## Exercício proposto
Reproduza, tal como está na crítica a Pântano, o trecho que começa em "Já a figura" e termina em "que se evocam.".

## Texto citado
Contudo, a tentativa de elevar a transgressão a beleza, explorando a união entre sodomia e erotismo ou obsessão pelo poder, como faces ocultas que aqui são permitidas revelar, infere ao espectáculo um tom provocador com muito simbolismo mas pouca espessura.

Uma mulher, anonimizada por uma máscara preta, de calças justas, seios à vista sob uma camisola rendilhada, que puxa um homem nu pelo sexo, ao longo do palco, merecia – se é mesmo para falarmos disto – algo mais do que uma citação inconsequente e uma consequência mais interessante do que um dueto de andares e esbracejares elegantes.

O plano coreográfico é ténue. Perceptível em apontamentos literalmente expressos em frases curtas ou pontuações (como a já indicada), implícito na progressão dos imbricados duetos que acontecem à vez, entre os três pares possíveis, e também expresso em linhas descritas intencionalmente pelos corpos. Mas, na essência, Pântano é um trabalho de vivência experiencial, ora mais meditativa ora mais visceral, que se revela no comportamento físico e através do movimento. As formas de conjunto são sobretudo acidentais; os intérpretes estão muitas vezes de olhos fechados e por isso privados da percepção do todo.

Catarina Félix incorpora a criatura que mais se revela como bailarina, angulosa e detalhada. Romeu Runa mantém o perfil de excepção e a androginia vai-lhe muito bem, embora aqui ele cristalize no ser mais sexual e voraz do grupo. Já Camacho regressa ao palco com uma qualidade performativa amadurecida, mas sempre bem medida e tocante pela autenticidade. A banda sonora é um elemento muito sólido e a presença de Carlos Zíngaro um valor principal.

Pântano também é um lugar de irregularidades. Por exemplo a farinha, lançada ao ar sob uma luz amarela intensa, tem um primeiro efeito que, embora espectacular, não é novidade; porém, ao cobrir os corpos e os cabelos de branco, adquire um poder figurativo sobre o envelhecimento que reforça, com eficácia, a longevidade patente no sentido de um caminho existencial que cruza a peça.

Já a figura da mulher nua arrastada pelo chão, puxada por uma perna pelo homem das cavernas (uma interpretação possível), tem uma conotação excessiva para o fim a que se destina: desenhar um círculo no chão. O círculo pode ser importante neste contexto para o imaginário pretendido de um espaço ritual. Mas a forma de o fazer é um sacrifício, do próprio encenador, de princípios elementares de representação da mulher na sociedade europeia actual. Para além da estética do romantismo noir (que Moreira assume) – e que a luz, embora muito boa, ajuda a sublinhar –, falta dar sentido a esta caminhada para que se perceba a pertinência das profundidades que se evocam.

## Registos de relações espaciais
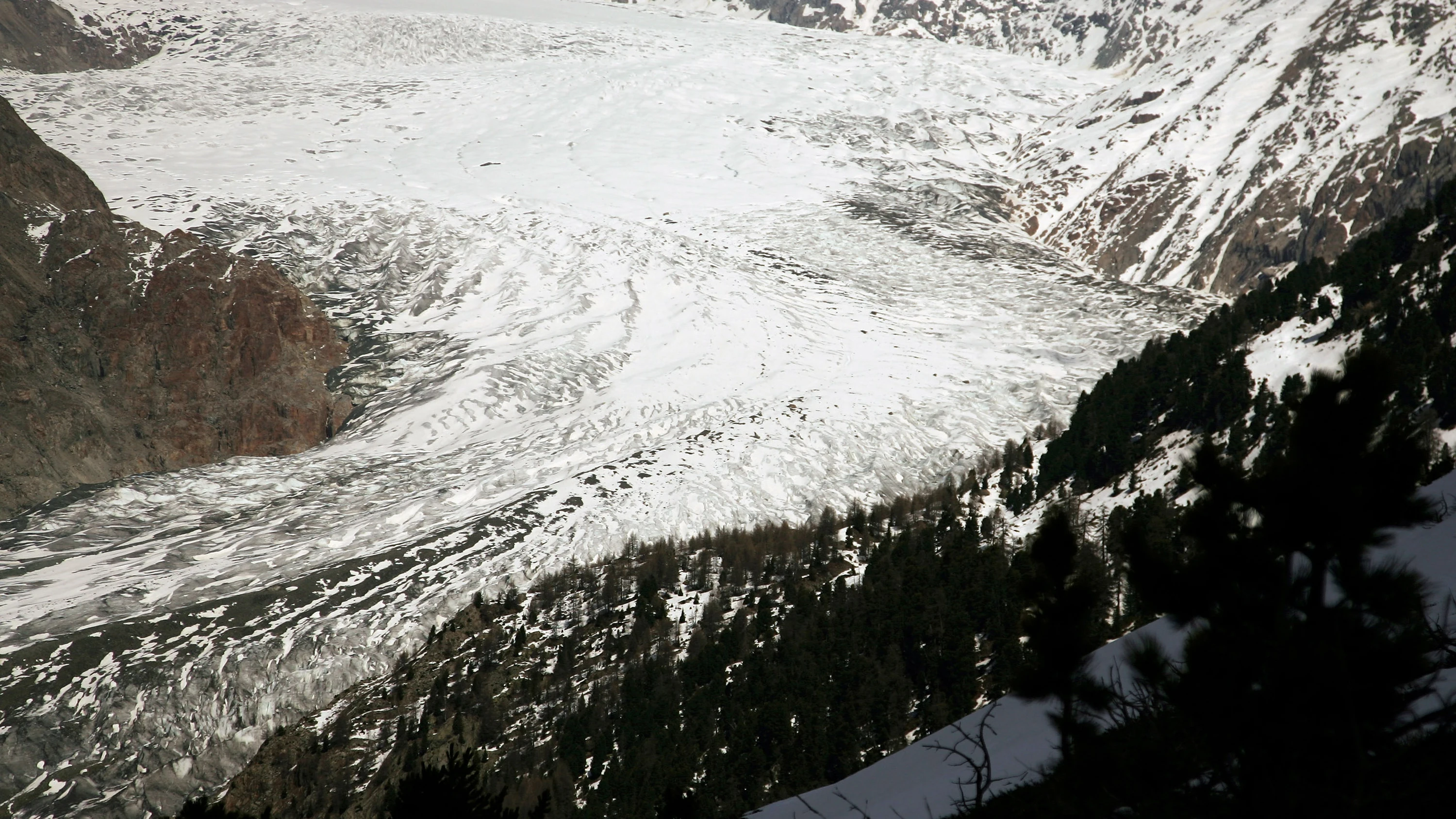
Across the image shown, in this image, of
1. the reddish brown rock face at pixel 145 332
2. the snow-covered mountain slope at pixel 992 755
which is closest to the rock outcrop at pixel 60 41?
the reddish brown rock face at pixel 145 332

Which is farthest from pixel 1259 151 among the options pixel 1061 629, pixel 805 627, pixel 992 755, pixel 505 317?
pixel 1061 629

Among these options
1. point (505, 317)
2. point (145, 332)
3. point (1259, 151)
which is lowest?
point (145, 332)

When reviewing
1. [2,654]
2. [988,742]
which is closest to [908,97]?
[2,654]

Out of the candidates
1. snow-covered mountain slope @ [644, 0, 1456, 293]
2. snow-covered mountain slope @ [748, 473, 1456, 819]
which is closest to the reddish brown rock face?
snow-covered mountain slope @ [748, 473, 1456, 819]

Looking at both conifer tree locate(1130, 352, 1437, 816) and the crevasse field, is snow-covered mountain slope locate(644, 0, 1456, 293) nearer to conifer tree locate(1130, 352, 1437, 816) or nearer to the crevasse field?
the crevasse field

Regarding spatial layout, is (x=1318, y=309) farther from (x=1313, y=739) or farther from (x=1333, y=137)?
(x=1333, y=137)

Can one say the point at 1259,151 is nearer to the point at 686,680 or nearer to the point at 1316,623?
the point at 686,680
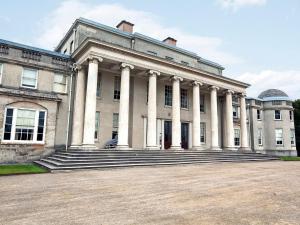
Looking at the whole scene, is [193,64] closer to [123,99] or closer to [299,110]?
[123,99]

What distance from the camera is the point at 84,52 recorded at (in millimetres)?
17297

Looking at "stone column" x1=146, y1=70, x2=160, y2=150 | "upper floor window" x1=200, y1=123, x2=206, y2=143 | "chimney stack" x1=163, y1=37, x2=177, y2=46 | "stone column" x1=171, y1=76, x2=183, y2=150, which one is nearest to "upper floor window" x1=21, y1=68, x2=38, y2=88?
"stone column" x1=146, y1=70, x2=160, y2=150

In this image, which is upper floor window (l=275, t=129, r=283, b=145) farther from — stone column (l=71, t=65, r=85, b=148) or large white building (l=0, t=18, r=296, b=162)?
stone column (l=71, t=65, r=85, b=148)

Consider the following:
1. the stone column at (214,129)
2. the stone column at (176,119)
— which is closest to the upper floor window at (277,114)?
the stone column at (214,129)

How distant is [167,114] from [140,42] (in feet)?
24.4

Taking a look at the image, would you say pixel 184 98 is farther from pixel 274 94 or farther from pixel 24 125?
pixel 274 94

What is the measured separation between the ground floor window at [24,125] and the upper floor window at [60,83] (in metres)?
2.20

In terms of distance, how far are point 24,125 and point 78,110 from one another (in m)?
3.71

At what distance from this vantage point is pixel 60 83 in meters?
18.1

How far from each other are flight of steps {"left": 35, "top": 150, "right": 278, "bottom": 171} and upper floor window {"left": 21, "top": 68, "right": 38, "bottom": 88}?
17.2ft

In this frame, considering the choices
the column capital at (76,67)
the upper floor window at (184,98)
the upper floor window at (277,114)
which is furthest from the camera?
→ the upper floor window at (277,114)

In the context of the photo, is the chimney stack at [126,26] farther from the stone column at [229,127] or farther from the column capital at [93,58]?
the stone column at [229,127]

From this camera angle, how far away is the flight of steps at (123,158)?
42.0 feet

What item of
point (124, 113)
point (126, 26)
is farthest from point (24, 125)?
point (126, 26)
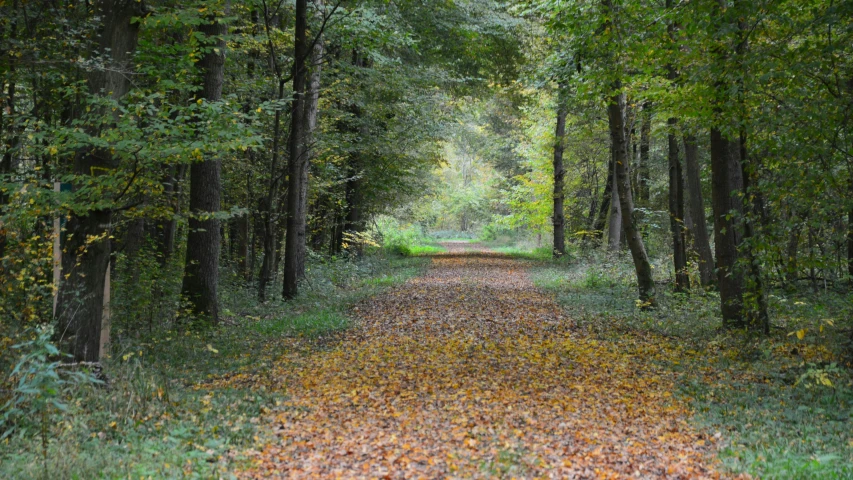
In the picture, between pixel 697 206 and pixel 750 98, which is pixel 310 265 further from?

## Resolução
Já a figura da mulher nua arrastada pelo chão, puxada por uma perna pelo homem das cavernas (uma interpretação possível), tem uma conotação excessiva para o fim a que se destina: desenhar um círculo no chão. O círculo pode ser importante neste contexto para o imaginário pretendido de um espaço ritual. Mas a forma de o fazer é um sacrifício, do próprio encenador, de princípios elementares de representação da mulher na sociedade europeia actual. Para além da estética do romantismo noir (que Moreira assume) – e que a luz, embora muito boa, ajuda a sublinhar –, falta dar sentido a esta caminhada para que se perceba a pertinência das profundidades que se evocam.